Ничего не изменилось. Им нужно резюме для выборов, и это страшно
- Александр Пасховер, Виталий Сыч, Кристина Бердинских, Новое Время.
-
•
-
12:53, 02 сентября, 2016
В поисках новых смыслов лидер группы Океан Ельзи Святослав Вакарчук улетел на учебу в США. Через четыре месяца он вернется в Украину, чтобы открыть новую страницу в своей жизни. Какую? Пока он не знает сам.
Два часа беседы пролетели незаметно — их оказалось катастрофически мало. После интервью с лидером группы Океан Ельзи Святославом Вакарчуком никто и не думал расходиться. Хотелось большего. И гостеприимный хозяин пошел готовить кофе для высадившегося у него десанта журналистов НВ. На импровизированной кухне потекла душевная беседа о путешествиях и культурном многообразии мира. Немного о возвышенном, много — о земном.

» **УСЛОВИЕ ЗАДАЧИ**: Допишите отрывок о беседе журналистов НВ со Святославом Вакарчуком, начав сразу после его последнего предложения. Приведённые далее строки здесь не понадобятся.

(Записи из набора данных)

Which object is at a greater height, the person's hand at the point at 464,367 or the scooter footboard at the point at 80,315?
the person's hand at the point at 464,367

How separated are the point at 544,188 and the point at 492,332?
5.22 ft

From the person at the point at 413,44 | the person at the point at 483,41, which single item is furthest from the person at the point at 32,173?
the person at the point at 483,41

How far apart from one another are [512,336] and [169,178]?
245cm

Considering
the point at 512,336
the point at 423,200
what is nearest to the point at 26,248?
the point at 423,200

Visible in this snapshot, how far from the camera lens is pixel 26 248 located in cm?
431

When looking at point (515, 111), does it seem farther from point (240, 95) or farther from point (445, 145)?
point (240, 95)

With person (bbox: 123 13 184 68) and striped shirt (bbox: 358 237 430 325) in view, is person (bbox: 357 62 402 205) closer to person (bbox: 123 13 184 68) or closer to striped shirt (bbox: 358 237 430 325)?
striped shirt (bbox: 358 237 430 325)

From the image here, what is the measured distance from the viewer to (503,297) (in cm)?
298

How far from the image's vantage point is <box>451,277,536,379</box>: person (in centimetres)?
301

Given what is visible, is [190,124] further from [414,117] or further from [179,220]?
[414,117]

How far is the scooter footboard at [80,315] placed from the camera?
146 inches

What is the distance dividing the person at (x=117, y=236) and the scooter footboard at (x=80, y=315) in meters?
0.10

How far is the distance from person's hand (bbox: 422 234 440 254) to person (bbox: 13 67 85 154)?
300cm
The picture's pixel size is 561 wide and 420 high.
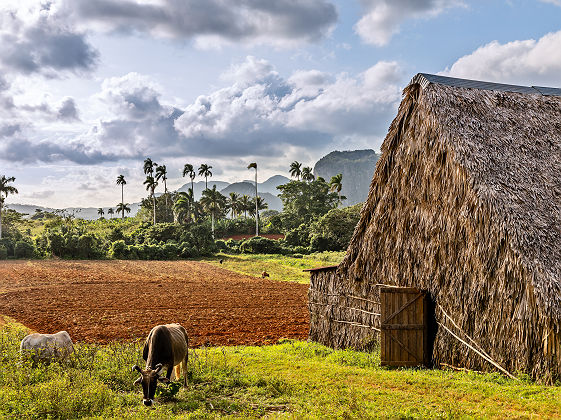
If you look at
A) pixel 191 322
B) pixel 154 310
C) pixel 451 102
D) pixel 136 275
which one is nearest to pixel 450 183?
pixel 451 102

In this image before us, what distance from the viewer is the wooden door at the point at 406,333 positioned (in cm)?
1138

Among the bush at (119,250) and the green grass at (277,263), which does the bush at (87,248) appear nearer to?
the bush at (119,250)

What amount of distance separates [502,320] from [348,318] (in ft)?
18.3

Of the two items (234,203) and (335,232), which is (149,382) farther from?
(234,203)

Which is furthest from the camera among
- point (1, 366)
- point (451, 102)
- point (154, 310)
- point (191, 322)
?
point (154, 310)

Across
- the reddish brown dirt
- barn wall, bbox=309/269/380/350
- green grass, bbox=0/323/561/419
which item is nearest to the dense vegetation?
the reddish brown dirt

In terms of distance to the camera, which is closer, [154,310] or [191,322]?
[191,322]

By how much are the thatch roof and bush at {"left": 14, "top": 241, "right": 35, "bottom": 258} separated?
49.9 meters

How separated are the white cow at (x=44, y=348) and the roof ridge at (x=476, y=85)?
11.7 metres

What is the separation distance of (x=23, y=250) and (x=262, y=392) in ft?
175

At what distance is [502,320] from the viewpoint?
9.43m

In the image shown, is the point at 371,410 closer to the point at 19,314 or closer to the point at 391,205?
the point at 391,205

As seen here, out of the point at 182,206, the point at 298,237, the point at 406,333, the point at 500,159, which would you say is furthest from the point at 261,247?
the point at 500,159

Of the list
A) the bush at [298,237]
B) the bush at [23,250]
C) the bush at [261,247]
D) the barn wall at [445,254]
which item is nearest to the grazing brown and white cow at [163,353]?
the barn wall at [445,254]
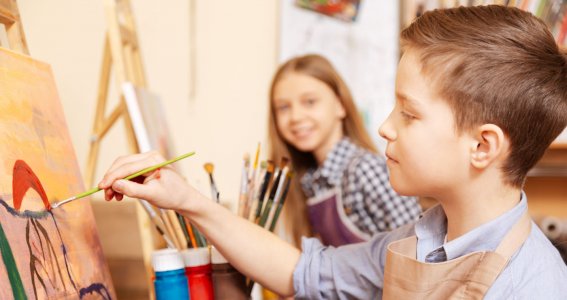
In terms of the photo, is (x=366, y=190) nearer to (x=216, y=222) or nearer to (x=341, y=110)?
(x=341, y=110)

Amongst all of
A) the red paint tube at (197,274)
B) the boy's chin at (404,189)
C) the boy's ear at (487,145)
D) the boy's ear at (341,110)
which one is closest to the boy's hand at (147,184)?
the red paint tube at (197,274)

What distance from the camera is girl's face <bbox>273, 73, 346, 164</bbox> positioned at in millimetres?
1856

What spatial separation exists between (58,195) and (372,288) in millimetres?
530

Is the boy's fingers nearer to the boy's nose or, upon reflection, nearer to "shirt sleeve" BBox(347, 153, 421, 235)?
the boy's nose

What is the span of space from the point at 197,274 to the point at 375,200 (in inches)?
32.3

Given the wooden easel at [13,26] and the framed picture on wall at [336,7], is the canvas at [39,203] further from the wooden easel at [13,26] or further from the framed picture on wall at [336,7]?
the framed picture on wall at [336,7]

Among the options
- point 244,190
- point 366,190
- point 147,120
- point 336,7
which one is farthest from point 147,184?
point 336,7

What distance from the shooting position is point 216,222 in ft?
3.10

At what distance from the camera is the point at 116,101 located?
2432mm

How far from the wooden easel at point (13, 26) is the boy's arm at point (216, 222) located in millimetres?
276

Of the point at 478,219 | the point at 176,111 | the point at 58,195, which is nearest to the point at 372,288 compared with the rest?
the point at 478,219

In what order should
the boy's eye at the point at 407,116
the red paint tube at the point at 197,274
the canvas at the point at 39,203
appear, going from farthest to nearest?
the red paint tube at the point at 197,274
the boy's eye at the point at 407,116
the canvas at the point at 39,203

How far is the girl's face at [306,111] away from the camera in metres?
1.86

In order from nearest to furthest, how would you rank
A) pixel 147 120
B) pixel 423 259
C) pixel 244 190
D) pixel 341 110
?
pixel 423 259
pixel 244 190
pixel 147 120
pixel 341 110
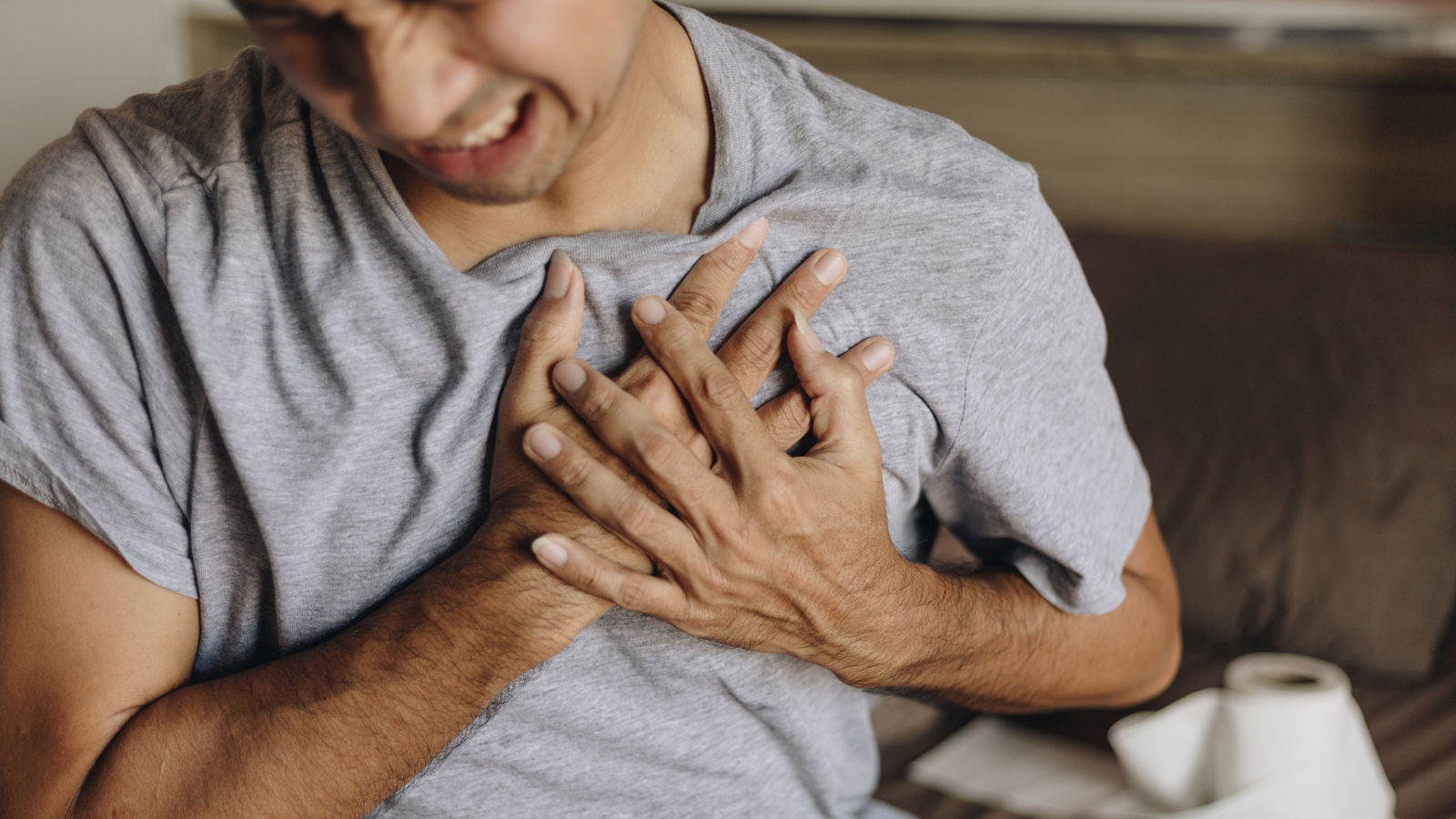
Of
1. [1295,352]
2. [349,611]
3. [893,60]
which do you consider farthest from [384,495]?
[893,60]

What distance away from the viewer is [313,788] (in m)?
0.80

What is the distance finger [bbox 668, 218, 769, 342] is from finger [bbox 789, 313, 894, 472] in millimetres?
58

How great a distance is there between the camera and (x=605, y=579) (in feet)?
2.52

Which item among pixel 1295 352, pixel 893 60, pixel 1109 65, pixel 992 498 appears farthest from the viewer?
pixel 893 60

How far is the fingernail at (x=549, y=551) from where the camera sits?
754 mm

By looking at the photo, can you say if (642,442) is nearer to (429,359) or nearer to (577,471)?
(577,471)

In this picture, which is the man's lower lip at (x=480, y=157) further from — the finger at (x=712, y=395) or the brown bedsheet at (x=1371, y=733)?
the brown bedsheet at (x=1371, y=733)

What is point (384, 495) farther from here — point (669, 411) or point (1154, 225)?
point (1154, 225)

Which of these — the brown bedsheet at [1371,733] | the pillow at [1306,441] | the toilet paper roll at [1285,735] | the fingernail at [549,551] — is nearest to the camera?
the fingernail at [549,551]

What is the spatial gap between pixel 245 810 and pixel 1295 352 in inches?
55.3

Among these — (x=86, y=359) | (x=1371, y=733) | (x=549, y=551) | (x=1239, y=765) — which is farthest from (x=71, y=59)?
(x=1371, y=733)

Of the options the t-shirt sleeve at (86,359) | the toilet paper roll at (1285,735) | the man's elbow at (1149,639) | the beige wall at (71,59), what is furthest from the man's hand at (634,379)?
the beige wall at (71,59)

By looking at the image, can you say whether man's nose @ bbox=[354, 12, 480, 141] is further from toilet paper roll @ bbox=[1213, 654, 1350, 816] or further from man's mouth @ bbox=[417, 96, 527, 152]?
toilet paper roll @ bbox=[1213, 654, 1350, 816]

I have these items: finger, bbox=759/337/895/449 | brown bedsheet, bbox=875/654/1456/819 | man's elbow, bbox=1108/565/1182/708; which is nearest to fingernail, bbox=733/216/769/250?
finger, bbox=759/337/895/449
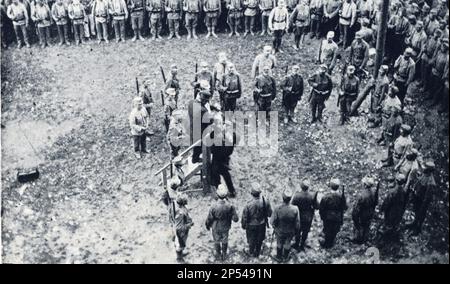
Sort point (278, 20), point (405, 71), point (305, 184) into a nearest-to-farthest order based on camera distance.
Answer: point (305, 184), point (405, 71), point (278, 20)

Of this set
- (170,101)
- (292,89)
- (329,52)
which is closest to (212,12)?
(329,52)

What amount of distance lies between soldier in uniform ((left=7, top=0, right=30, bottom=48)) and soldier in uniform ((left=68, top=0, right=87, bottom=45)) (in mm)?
1303

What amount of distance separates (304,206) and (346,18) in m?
9.51

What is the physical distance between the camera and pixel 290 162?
46.0ft

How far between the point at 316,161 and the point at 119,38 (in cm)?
940

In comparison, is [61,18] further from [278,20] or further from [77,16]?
[278,20]

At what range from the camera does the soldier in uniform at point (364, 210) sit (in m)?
10.8

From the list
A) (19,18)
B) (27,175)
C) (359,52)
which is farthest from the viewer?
(19,18)

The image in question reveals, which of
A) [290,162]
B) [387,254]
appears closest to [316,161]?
[290,162]

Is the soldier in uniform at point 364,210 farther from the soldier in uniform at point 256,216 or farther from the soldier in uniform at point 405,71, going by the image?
the soldier in uniform at point 405,71

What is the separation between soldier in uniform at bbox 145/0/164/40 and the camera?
1956cm

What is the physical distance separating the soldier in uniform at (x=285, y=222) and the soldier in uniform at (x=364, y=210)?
126cm

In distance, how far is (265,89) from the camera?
14.8 meters
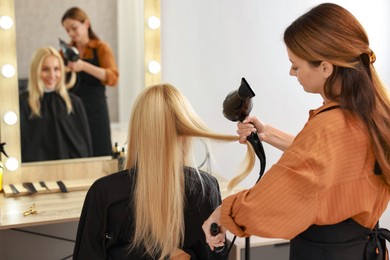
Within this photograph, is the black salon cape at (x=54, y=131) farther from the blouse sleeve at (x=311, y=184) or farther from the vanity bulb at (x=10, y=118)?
the blouse sleeve at (x=311, y=184)

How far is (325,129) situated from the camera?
118 cm

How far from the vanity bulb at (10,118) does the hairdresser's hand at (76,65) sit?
0.28 meters

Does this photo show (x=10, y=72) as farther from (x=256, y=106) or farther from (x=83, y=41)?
(x=256, y=106)

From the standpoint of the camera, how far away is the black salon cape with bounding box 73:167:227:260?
5.09 ft

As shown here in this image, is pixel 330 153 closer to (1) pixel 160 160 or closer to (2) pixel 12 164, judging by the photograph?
(1) pixel 160 160

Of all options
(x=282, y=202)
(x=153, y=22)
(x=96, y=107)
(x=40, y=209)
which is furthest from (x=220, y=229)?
(x=153, y=22)

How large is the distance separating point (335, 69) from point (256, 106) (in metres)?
1.33

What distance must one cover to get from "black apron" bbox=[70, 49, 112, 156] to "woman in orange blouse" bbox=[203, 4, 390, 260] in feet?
3.74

» **ОТВЕТ К ЗАДАЧЕ**:
В финале кофе-тайма Виталий Сыч, главред НВ, вынес на обсуждение вопрос о кажущейся усталости от Украины у канцлера Германии Ангелы Меркель и президента Франции Франсуа Олланда. Усталости нет, но есть раздражение,— парирует Вакарчук.— От того, что они [руководство Украины] постоянно просят помощи, и при этом в государстве на разных уровнях беспрерывно воруют.
Но если у Меркель и Олланда нет усталости от украинской действительности, то у лидера ОЕ, музыканта и общественного деятеля, за последние годы она накопилась. Теперь Вакарчук берет четырехмесячный тайм-аут. Весной он вошел в число 15 счастливчиков из разных стран мира, которые выиграли стипендиальную программу Йельского университета, одного из самых престижных вузов планеты. В конце августа Вакарчук улетел, но обещал вернуться. Вернуться со свежими силами и, возможно, в новом качестве.
Александр Пасховер (А.П.): — Что это за программа и какую вы ставите перед собой цель? Вам это зачем, кроме того, чтобы уйти от музыки?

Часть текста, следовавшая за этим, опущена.